Noice. I always thought that aspects are just for splitting and confusing code. We already has queries and systems why even bother. And I’ve seen how people in TG group was asking questions about “how to XXX but i have aspects” noone was answering cuz noone use aspects or dont know the right way how to do XXX with aspects
Edit: deprecating Entities.ForEach finally!!!
The future looks exciting! Although I will have to go back and rewrite my ECS code that uses aspects.
Thanks for the update.
I’ve a few interrogation regarding the unification of entities and game object, physics and scene management.
Will we be able to query any game object with a mono behavior component from a system without having to make a baker for it and add it to an entity as managed component ?
Will the current work allow for mono behavior and systems to perform queries against the physics world(s) with single api call ?
Since all game objects will have an entity, does it mean that scenes will be baked like subscenes making subscenes irrelevant and allowing cross reference between game object and entities in the scene view?

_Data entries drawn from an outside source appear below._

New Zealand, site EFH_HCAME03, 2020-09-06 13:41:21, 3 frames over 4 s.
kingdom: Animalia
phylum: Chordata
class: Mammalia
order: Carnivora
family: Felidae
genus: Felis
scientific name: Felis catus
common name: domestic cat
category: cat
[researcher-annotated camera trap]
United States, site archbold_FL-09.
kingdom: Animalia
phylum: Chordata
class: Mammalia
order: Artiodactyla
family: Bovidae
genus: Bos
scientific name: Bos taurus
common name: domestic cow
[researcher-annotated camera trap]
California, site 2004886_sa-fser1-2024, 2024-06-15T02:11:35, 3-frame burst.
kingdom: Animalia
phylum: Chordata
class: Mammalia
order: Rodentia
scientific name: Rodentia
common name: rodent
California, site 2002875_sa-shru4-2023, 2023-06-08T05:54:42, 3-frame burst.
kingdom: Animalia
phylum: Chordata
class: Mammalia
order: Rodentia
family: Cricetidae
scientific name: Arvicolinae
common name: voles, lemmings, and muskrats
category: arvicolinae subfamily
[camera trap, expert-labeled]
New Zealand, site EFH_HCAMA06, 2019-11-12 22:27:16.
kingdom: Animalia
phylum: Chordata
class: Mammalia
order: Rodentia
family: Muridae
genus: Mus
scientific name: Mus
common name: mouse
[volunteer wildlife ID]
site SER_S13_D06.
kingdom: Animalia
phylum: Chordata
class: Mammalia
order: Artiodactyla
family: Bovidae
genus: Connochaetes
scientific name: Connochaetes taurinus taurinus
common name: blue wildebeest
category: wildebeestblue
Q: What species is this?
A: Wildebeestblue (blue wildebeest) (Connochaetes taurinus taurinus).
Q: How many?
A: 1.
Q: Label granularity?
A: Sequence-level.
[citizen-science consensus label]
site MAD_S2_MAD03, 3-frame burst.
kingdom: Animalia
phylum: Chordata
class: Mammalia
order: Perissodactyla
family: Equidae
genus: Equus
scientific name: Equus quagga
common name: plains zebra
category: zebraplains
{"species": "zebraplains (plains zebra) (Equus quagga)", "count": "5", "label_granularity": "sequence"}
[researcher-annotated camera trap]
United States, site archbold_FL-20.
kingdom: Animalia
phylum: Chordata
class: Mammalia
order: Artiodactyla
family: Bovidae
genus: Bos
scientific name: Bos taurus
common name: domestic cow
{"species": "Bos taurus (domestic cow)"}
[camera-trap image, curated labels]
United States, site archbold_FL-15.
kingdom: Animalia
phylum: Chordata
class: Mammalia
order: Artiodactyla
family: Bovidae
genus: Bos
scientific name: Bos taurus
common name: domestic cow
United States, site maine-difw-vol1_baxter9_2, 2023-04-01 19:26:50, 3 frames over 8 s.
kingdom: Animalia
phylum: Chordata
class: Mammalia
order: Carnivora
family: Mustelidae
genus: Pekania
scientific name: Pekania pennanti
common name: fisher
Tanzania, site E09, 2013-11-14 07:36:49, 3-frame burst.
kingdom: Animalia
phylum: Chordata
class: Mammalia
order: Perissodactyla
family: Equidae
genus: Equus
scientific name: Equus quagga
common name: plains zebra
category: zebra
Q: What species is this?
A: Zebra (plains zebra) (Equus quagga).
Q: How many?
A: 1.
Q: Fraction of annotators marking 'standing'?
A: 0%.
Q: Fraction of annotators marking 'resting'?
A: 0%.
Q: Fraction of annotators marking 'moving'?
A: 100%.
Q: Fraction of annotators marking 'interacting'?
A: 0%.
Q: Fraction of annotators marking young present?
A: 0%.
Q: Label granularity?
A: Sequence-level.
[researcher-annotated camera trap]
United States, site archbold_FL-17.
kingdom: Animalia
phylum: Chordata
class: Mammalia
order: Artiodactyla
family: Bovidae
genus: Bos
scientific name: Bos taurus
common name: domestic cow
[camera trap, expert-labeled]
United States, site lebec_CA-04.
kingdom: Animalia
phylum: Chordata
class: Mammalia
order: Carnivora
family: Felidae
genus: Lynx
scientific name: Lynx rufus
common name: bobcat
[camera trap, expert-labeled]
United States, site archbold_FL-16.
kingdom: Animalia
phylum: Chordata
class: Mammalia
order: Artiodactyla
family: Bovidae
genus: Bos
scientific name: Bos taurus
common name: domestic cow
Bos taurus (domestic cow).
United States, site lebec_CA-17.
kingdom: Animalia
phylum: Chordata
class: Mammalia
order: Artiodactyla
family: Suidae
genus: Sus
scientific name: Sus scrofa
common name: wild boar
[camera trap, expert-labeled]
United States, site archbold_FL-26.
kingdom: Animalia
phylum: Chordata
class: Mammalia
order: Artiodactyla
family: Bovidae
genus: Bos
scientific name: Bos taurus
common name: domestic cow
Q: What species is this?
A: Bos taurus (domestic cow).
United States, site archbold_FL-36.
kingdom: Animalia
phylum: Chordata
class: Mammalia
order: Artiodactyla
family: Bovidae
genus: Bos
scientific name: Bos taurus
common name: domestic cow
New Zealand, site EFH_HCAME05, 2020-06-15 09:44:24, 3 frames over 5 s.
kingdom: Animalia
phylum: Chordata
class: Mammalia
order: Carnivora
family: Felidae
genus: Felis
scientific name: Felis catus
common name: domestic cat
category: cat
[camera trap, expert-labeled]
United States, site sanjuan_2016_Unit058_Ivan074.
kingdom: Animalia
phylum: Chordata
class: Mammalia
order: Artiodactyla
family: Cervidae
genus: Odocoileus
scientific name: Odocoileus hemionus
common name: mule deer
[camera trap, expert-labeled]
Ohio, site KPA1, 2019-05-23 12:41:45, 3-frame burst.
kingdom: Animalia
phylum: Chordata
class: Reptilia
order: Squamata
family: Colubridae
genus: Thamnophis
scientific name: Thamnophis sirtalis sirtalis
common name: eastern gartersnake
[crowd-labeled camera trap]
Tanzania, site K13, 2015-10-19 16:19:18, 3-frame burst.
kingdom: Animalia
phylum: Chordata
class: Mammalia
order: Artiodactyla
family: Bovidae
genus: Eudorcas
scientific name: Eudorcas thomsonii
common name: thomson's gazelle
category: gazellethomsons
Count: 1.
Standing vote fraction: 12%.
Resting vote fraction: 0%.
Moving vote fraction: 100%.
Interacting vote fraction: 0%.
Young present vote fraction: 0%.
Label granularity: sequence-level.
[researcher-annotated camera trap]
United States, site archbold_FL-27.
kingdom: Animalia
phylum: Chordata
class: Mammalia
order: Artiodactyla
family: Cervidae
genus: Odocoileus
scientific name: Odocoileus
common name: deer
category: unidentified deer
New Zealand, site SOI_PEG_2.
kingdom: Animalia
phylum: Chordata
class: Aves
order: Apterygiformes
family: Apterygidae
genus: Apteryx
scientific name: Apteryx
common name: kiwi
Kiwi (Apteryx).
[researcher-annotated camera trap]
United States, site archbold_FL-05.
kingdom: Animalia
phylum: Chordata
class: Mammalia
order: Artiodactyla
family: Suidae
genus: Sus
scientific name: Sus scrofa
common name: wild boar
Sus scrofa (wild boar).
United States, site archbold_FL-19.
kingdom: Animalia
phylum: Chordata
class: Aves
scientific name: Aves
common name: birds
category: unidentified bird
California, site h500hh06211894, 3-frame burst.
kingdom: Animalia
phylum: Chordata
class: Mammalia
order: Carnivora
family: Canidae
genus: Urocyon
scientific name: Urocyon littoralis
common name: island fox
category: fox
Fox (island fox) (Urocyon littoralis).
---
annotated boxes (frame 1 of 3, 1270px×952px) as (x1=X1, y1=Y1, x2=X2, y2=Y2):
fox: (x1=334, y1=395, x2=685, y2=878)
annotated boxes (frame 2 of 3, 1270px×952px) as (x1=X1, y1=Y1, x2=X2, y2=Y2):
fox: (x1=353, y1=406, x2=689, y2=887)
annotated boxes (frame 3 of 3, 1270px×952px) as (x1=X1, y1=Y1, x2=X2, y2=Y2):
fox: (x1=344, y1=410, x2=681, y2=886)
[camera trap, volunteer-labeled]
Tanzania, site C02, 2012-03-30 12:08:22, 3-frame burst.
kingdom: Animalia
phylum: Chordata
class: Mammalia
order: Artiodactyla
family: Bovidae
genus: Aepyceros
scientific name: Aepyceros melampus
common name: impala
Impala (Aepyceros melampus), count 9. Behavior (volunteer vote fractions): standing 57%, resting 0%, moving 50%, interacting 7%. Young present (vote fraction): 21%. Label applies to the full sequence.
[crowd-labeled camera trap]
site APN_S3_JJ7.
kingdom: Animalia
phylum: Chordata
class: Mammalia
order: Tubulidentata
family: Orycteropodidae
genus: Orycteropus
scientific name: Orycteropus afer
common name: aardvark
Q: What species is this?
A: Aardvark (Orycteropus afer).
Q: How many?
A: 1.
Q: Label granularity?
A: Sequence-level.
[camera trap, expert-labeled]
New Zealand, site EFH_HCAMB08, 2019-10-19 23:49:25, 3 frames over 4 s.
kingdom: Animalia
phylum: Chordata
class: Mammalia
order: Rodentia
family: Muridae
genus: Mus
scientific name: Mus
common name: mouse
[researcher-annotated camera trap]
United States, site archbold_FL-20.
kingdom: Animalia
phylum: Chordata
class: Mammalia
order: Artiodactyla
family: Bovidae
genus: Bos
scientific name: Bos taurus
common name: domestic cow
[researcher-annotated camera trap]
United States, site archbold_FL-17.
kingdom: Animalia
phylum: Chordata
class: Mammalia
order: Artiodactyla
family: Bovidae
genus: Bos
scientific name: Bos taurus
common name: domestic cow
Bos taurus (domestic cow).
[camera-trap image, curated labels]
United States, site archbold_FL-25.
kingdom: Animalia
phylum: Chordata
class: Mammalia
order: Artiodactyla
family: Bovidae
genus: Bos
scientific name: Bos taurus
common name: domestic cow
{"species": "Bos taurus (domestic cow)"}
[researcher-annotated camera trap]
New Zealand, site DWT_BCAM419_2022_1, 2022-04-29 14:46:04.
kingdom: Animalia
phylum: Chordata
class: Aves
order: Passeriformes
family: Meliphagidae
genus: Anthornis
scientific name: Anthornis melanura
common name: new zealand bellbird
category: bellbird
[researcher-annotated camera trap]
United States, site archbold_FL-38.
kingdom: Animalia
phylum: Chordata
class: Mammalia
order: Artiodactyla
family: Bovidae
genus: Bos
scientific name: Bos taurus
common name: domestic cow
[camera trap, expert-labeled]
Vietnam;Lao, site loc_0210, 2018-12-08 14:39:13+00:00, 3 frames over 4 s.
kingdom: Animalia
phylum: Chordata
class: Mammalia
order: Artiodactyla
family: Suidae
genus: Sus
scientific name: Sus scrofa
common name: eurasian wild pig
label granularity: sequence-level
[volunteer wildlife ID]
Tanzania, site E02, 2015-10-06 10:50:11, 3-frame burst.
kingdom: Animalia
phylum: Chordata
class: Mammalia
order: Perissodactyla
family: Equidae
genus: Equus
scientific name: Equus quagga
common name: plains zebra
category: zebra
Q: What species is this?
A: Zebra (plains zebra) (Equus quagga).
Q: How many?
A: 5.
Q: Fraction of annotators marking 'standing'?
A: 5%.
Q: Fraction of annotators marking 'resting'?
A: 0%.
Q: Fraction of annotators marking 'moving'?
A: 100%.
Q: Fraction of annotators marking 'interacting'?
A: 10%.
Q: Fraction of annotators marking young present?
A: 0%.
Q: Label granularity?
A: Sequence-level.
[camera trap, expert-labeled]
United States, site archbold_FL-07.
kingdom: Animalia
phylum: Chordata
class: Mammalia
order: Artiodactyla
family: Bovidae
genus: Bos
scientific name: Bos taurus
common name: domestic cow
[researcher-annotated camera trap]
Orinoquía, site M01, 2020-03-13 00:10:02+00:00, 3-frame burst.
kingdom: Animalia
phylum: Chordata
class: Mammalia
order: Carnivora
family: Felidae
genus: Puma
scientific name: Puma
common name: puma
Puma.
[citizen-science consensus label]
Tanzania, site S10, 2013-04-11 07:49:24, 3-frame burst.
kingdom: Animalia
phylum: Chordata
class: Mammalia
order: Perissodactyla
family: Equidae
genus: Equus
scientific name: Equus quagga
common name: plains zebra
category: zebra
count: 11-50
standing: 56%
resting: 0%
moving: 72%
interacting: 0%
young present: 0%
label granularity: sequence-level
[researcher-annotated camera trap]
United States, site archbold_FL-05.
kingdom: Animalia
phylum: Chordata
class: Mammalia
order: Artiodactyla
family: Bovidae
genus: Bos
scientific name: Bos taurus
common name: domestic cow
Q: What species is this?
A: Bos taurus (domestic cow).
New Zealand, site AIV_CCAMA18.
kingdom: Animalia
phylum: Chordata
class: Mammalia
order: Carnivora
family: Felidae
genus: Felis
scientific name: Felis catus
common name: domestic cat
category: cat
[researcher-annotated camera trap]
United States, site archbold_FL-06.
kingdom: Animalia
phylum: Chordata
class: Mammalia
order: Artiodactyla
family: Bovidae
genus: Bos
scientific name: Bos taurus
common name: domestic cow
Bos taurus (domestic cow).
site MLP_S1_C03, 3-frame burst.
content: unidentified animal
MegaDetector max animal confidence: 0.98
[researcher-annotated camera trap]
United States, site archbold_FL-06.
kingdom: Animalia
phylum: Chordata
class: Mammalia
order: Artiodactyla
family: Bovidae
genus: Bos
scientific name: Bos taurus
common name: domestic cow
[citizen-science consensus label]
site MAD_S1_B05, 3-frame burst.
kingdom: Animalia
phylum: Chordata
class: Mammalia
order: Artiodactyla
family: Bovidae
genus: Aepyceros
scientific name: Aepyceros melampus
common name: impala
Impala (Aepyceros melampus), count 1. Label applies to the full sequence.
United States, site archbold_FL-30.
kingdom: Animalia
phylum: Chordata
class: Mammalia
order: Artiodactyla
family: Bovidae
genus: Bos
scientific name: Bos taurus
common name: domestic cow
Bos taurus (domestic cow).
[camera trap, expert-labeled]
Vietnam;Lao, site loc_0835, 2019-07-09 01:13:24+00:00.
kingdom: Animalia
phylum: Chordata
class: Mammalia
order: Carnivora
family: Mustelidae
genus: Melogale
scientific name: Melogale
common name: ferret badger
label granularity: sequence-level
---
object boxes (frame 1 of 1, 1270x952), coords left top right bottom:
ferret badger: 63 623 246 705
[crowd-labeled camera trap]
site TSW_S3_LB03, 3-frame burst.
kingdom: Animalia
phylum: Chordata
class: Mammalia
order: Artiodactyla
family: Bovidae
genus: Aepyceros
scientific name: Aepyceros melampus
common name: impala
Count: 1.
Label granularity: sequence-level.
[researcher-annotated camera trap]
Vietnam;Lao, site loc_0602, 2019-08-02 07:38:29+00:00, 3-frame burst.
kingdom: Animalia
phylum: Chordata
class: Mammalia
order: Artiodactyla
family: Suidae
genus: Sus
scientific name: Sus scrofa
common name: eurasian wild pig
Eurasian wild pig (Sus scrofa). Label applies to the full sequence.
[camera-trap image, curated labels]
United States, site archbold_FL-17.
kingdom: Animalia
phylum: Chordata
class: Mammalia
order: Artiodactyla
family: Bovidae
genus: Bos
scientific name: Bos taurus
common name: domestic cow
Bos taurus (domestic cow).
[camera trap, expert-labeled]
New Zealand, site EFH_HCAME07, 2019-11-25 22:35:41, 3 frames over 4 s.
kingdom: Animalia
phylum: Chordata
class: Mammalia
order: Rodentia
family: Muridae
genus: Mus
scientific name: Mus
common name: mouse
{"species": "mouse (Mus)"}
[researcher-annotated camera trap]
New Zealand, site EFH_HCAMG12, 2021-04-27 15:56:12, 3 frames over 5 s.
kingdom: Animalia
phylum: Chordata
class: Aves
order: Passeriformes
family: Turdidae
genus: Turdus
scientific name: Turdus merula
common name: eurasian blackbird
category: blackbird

Fantastic thread. Lots of things worthy of discussion here and I look forward to reading more about other devs’ thoughts about these updates. Like the others, it would also be nice to hear more about the optimizations of pre-existing Unity systems like the LOD update system and the jobs in it, the LocalToWorldSystem, and the Culling jobs. But, I guess those are for the rendering side of things.
More ECS-specific one - would love to hear more about handling open-world games. Will there be a guide or a recommended approach for generating SubScenes at runtime? Things that would improve streaming open worlds. I’ll definitely keep an eye on the Worldbuilding forum.
Still no roadmap or mention of DOTS for the Web platform? Browsers are ready, and browser deployment is critical for enterprise usage (and many others)… Given Unity is forcing non-gaming users up to Industrial licences at 2.5x the price of Pro, this gap needs addressing.
Hi Team,
Any plans for supporting 2D content (drawing 1000s of sprite renderers)
Yes, please bring Burst support to WebGL, it’s needed for a variety of things like cloth sim.
I also think that Burst & DOTS should be brought to Web platform.
Especially now that WebGPU is coming, and that multi-threaded jobs are enabled (on Web) in Unity 6. Web platform will have so much potential.
With Compute shaders in WebGPU, entities rendering with high performance should definitely be possible.
So, the possibilities are here. Web browsers are ready. It’s up to Unity to decide whether to move on.
In our project, we use 16 aspects and all of them are for the purpose of accessing optional components in IJobEntity. We use them to avoid writing the extra code required for IJobChunk. A simple replacement that would provide all of the functionality that we need in our project would be to add support for an [Optional] attribute for components in IJobEntity.
There should be more DOTS tutorials. I want to learn DOTS, but there are too few tutorials.
Checkout Code Monkey and Turbo Makes Games on youtube, they both made a DOTS tutorial, for beginner and intermediate.
I really don’t understand why we can’t have exactly this, it makes so much sense, it’s probably not that straightforward though and caveats must exist or else I feel like this would have been fantastic for a lot.
For this case, we’re looking at a means of implementing long-running jobs. This will likely involve managing state so these jobs can be paused and resumed in a controlled fashion, but the key will be to ensure it is easy and stable to use. We are also hoping to explore e/p core usage, but how we end up taking advantage of that is still uncertain. i.e. if you have 4 efficiency cores and each has a worker thread, and you have 7 background jobs, they still need to be able to alternate processing in some fashion.
I imagine E-cores need some kind of extra control. On my i7-13700K if I am multitasking a lot, I occasionally hit an E-core which basically locks up some apps. Having control over what gets sent to an E-core or just not using E-cores is extremely beneficial for real-time applications.
E-cores shouldn’t need it. They’re just stripped down cores from previous generations.
Windows 11 does not have proper thread scheduling for E-cores it often messes up and suggently you drop from 120 FPS to 0 FPS while you wait for the E-core.
Intel suggests otherwise.
https://www.intel.com/content/www/us/en/support/articles/000091284/processors.html
Don’t assume this. These kinds of assumptions are awful for plenty of reasons that I would rather not derail this thread describing.
Intel E-cores are Intel’s way of matching AMD’s core counts. I am not even sure if E-cores will remain in the market in a few generations. Intel’s small E-cores have a lot of real-world issues.
Thanks you, this all sounds amazing actually. I would still love to constrain jobs to only certain cores for reasons stated here though, but there is a hack I came up to do that, so not too critical.
Will be waiting for further updates!